In pratica l’insuccesso scolastico dei figli pone non pochi problemi educativi e familiari. La bocciatura dovrebbe essere considerata come il mancato raggiungimento di obiettivi scolastici e competenze raggiunte ma in genere viene vissuta dagli interessati come una bocciatura della persona e con relativo abbassamento dell’autostima. Le responsabilità della bocciatura in genere viene suddivisa tra il nullo o scarso impegno del figlio e la mancanza di competenza della scuola. Tra le accuse reciproche, è facile che ci si dimentichi dell’obiettivo fondamentale: quello di superare le emozioni negative dovute all’insuccesso e ritrovare le motivazioni allo studio. Il ragazzo dovrebbe essere sostenuto, sia da parte della famiglia che da parte della scuola, nel dare un senso alla bocciatura, aiutando il ragazzo a parlare del proprio percorso scolastico. Individuare insieme i segnali che potevano predire l’esito negativo, in modo da poter ritrovare gli obiettivi che i genitori o i figli si sono prefissati. Rintracciare nella voglia di studiare non solamente un dovere sociale, ma anche un piacere di poter studiare con calma e serenità per realizzare il proprio futuro. Minimizzare o esasperare l’accaduto serve a poco, come già detto la famiglia dovrebbe aiutare a riconoscere l’emozione che si sta provando, individuare le cause e interrogarsi sul percorso scolastico migliore per le capacità della persona. Trasformare l’emozione negativa in reazione costruttiva, che riconoscono le proprie responsabilità e metto in atto speranza e grinta per riprendere il cammino verso il futuro scolastico.

 È bene chiarire perché una bocciatura può ledere l’autostima e quindi è importante spiegare cosa è l’autostima e cosa è in particolare l’autostima scolastica:

L’autostima deriva dalla discrepanza tra il Sé percepito e il Sé ideale.Il concetto di Sé, e di conseguenza l’autostima, è articolato in varie dimensioni correlate agli aspetti della vita che sono importanti per noi.le principali dimensioni dell’autostima riguardano:

L’autostima sociale (o interpersonale): comprende i sentimenti della persona riguardo a se stessa come amica di altri. Le altre persone la considerano simpatico? Apprezzano le sue idee? La ricercano per coinvolgerla in attività? E’ soddisfatta delle relazioni che intrattiene con gli altri?

——

■ COMPITI DA SVOLGERE
A – Riporta fedelmente la parte del brano sulla bocciatura che comincia con le parole contenenti "È bene chiarire" e termina con "con gli altri?".
B – Scrivi la parte successiva del brano sulla bocciatura e l'autostima, partendo dopo l'ultima frase riportata.
Le voci sono materiale a sé, distinto dal brano sulla bocciatura.

■ DATI DI PARTENZA
——

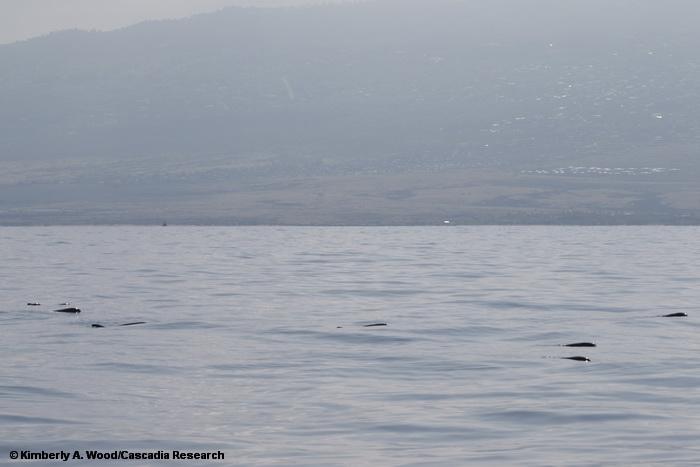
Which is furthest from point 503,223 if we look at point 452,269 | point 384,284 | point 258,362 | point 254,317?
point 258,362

——

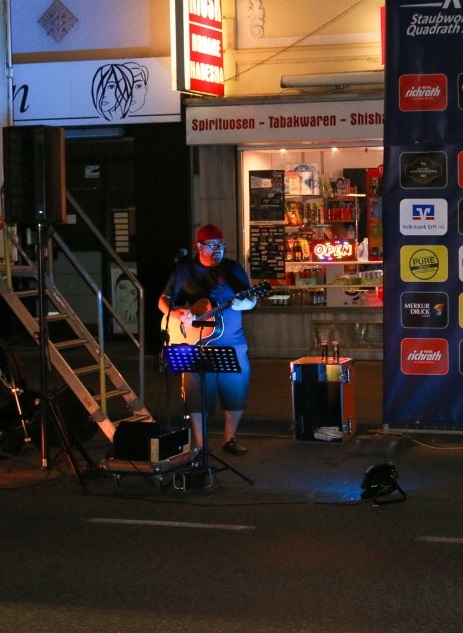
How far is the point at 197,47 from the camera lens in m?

——

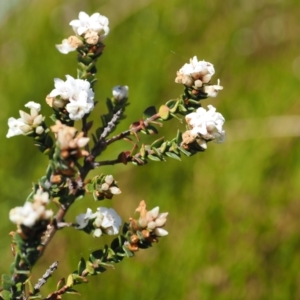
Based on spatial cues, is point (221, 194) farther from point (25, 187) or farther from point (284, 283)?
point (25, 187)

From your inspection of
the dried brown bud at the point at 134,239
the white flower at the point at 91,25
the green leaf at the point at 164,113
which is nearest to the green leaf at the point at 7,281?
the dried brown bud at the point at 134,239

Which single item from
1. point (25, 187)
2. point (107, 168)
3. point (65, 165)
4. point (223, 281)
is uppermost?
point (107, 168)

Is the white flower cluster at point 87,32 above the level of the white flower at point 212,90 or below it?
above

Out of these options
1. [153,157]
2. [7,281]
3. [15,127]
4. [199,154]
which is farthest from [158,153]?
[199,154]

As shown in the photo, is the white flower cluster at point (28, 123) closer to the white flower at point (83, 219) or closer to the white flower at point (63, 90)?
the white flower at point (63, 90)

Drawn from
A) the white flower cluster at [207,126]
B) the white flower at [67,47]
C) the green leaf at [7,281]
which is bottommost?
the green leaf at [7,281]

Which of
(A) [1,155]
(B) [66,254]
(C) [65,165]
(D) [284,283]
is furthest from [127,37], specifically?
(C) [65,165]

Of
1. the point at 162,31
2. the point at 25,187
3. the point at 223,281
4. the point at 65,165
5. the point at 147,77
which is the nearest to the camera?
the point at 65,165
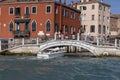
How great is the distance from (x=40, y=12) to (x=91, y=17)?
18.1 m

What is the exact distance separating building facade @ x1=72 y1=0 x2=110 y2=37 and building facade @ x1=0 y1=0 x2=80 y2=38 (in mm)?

——

■ RISPOSTE ATTESE
A –
È bene chiarire perché una bocciatura può ledere l’autostima e quindi è importante spiegare cosa è l’autostima e cosa è in particolare l’autostima scolastica:

L’autostima deriva dalla discrepanza tra il Sé percepito e il Sé ideale.Il concetto di Sé, e di conseguenza l’autostima, è articolato in varie dimensioni correlate agli aspetti della vita che sono importanti per noi.le principali dimensioni dell’autostima riguardano:

L’autostima sociale (o interpersonale): comprende i sentimenti della persona riguardo a se stessa come amica di altri. Le altre persone la considerano simpatico? Apprezzano le sue idee? La ricercano per coinvolgerla in attività? E’ soddisfatta delle relazioni che intrattiene con gli altri?

B –
L’autostima familiare: riflette i vissuti che una persona prova come membro della propria famiglia. Chi sente di essere un membro apprezzato della sua famiglia, che dà il proprio contributo e che si sente certo dell’amore e del rispetto di genitori e fratelli, avrà un’alta autostima in questo ambito.

L’autostima corporea: è una combinazione di aspetto fisico e di abilità. Consiste nella soddisfazione che una persona prova rispetto al proprio corpo e alle proprie prestazioni. Culturalmente le ragazze sono più attente agli aspetti estetici e i ragazzi alle performance atletiche. Negli ultimi anni, però, i ruoli tradizionali stanno subendo dei cambiamenti. L’insieme di queste valutazioni costituisce l’autostima globale quindi la propria idea (concetto) di Sé.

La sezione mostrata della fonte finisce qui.